Lemma 14.3.1 (b) provides a formula for deriving an adjusted value $ S'$ from the seed table entry $ S$ that retains the properties of $ q_K$ required by Theorem 14.2 and, as established by (c), satisfies this additional condition as well. Note that this derivation requires a full-width comparison of $ \sqrt{x}$ and $ q_K$, which may be implemented by reading the value of $ S^2$ from a parallel table and comparing it with $ x$ during the pre-processing phase.

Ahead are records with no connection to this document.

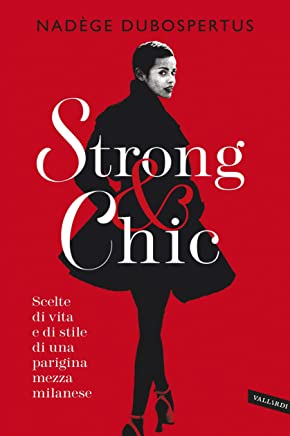 Strong & chic: Scelte di vita e di stile di una parigina mezza milanese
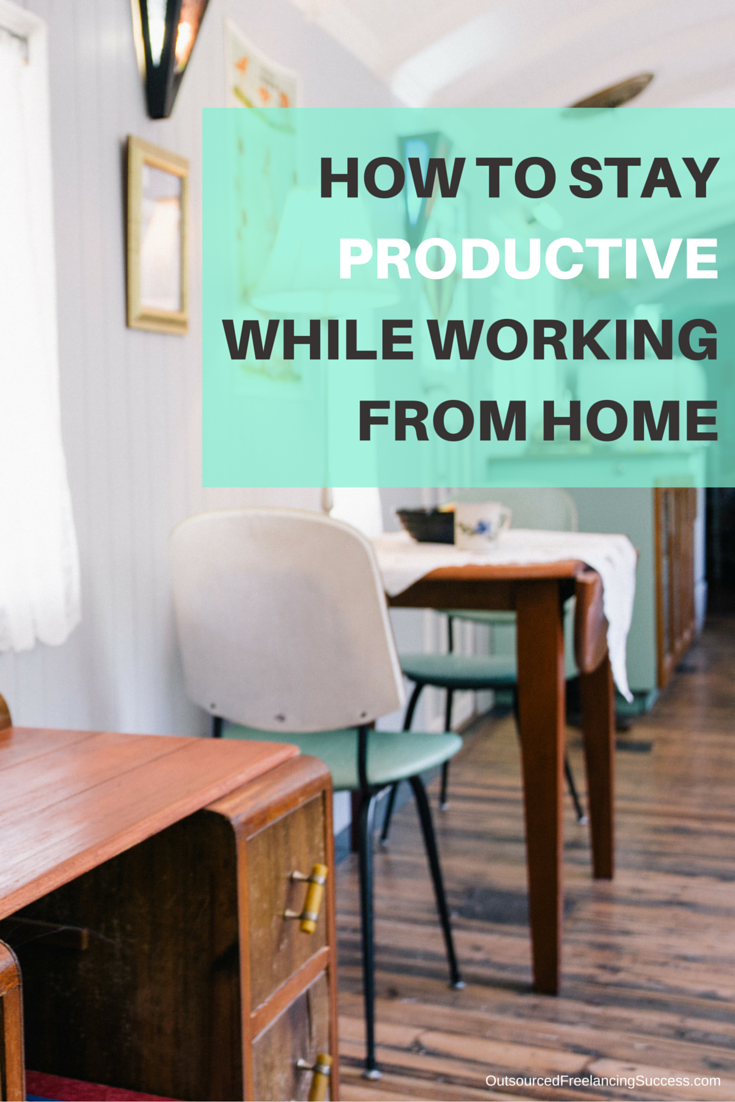 Steps for staying productive while working from home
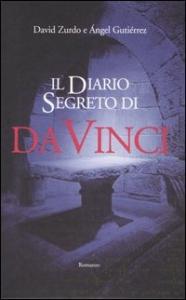 Il diario segreto di da Vinci : romanzo / David Zurdo e Angel Gutiérrez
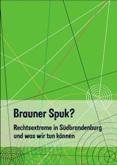 Brauner Spuk? Rechtsextreme in Südbrandenburg und was wir tun können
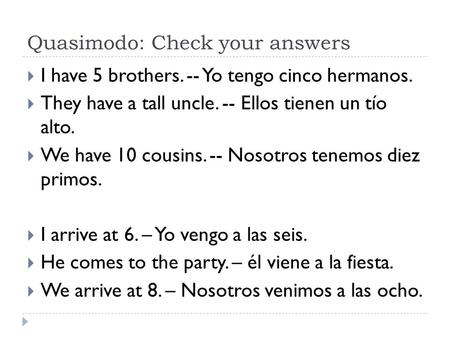 Quasimodo: Check your answers  I have 5 brothers. -- Yo tengo cinco hermanos.  They have a tall uncle. -- Ellos tienen un tío alto.  We have 10 cousins.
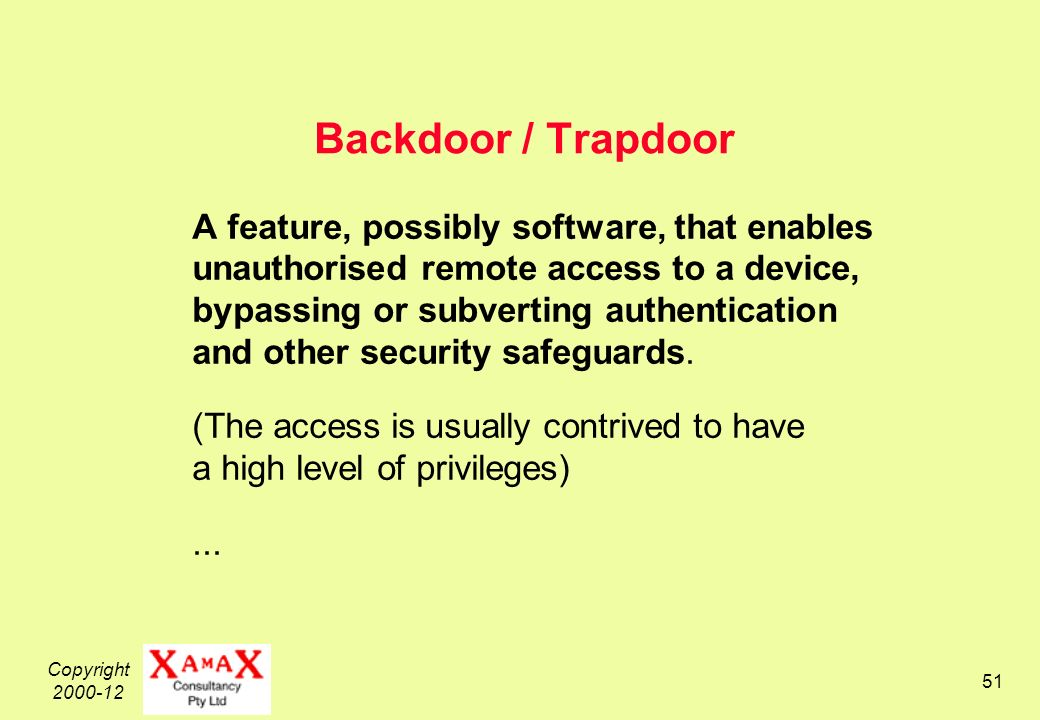 Copyright Backdoor / Trapdoor A feature, possibly software, that enables unauthorised remote access to a device, bypassing or subverting authentication and other security safeguards.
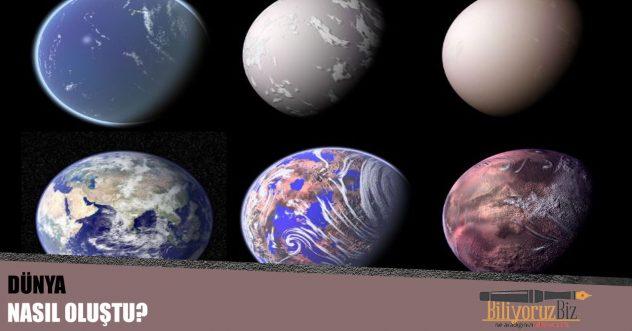 Dünya Nasıl Oluştu? Dünya'nın Oluşumu Hakkında Bilgiler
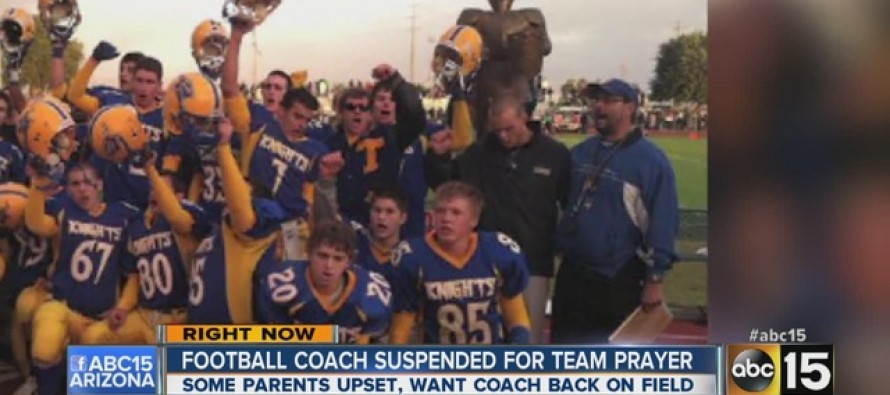 VIDEO: Arizona Coach Suspended for Praying with Team Because It's Against the Law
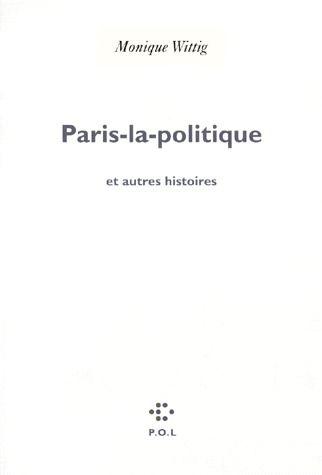 Paris-la-politique et autres histoires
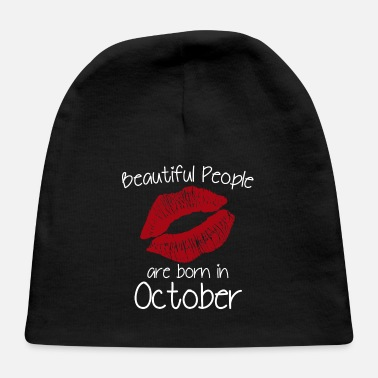 Beautiful People Are Born In October Beautiful people are born in October - Baby Cap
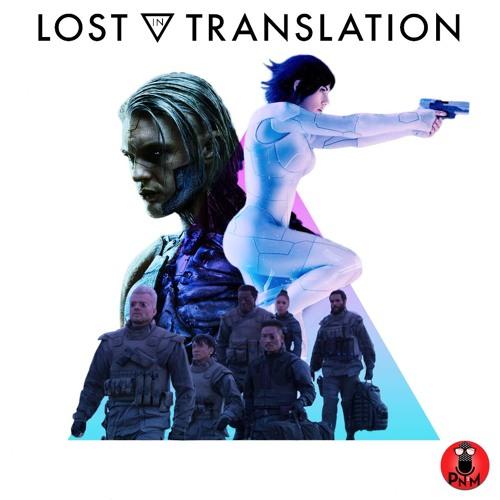 Episode 63 - Lost In Translation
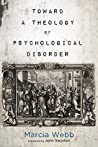 Toward a Theology of Psychological Disorder by Marcia Webb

As a simplifying assumption, we ignore the case $ K = \rho = 1$, which is of no practical interest:

  (seed-req-a, seed-req-b, seed-req-c) Let $ \rho$ and $ K$ be positive integers with $ K\rho > 1$. Let $ x \in \mathbb{Q}$, $ \frac{1}{4} < x < 1$, and $ \ell = \lfloor 2^{K\rho}x
\rfloor$.

(a) Let $ S \in \mathbb{Z}$ satisfy

$\displaystyle 2^{K\rho-1} \leq S < 2^{K\rho}$

and

$\displaystyle 2^{-K\rho}(S-1)^2 \leq \ell < \ell+1 \leq 2^{-K\rho}(S+1)^2,$

and let $ Q = 2^{-K\rho}S$. Then $ \frac{1}{2} \leq Q < 1$ and

$\displaystyle Q - 2^{-K\rho} \leq \sqrt{x} < Q + 2^{-K\rho}.$

(b) Let

$\displaystyle S' = \left\{\begin{array}{ll}
S & \mbox{if $S$ is odd or $\sqrt{x} > Q$}\\
S-1 & \mbox{if $S$ is even and $\sqrt{x} < Q$}\end{array} \right. $

and $ Q' = 2^{-K\rho}S'$. Then $ \frac{1}{2} \leq Q' < 1$ and

$\displaystyle Q' - 2^{-K\rho} \leq \sqrt{x} < Q' + 2^{-K\rho}.$

(c) Let $ q_K = Q'$ and for all $ k>K$, let $ q_k = q_{k-1} +
2^{-k\rho}m_k$, where $ m_k \in \mathbb{Z}$ and $ \vert m_k\vert < 2^{\rho}$. Then for all $ k \geq K$, if $ q_k - 2^{-k\rho} \leq \sqrt{x} < q_k + 2^{-k\rho}$, then

$\displaystyle \lfloor 2^{K\rho-1}q_k \rfloor = \lfloor 2^{K\rho-1}Q' \rfloor.$

PROOF:

(a) The bounds on $ Q$ hold trivially. To derive the bounds on $ \sqrt{x} - Q$, note that substituting $ 2^{K\rho}Q$ for $ S$ in the second hypothesis yields

$\displaystyle (Q - 2^{-K\rho})^2 \leq 2^{-K\rho}\ell < 2^{-K\rho}(\ell + 1) \leq (Q + 2^{-K\rho})^2.$

Since $ 2^{-K\rho}\ell \leq x < 2^{-K\rho}(\ell + 1)$, this implies

$\displaystyle (Q - 2^{-K\rho})^2 \leq x < (Q + 2^{-K\rho})^2,$

and the claim follows.

(b) We may assume $ S' = S-1$, for otherwise $ S' = S$, $ Q' = Q$, and the claims follow immediately. Since $ Q > \sqrt{x} > \frac{1}{2}$, $ S = 2^{K\rho}Q > 2^{K\rho-1}$, and hence $ 2^{K\rho-1} \leq S' <
2^{K\rho}$, which implies $ \frac{1}{2} \leq Q' < 1$. Moreover,

$\displaystyle \sqrt{x} - 2^{-K\rho} < Q - 2^{-K\rho} = Q' < Q \leq \sqrt{x} + 2^{-K\rho},$

i.e., $ Q' - 2^{-K\rho} \leq \sqrt{x} < Q' + 2^{-K\rho}$.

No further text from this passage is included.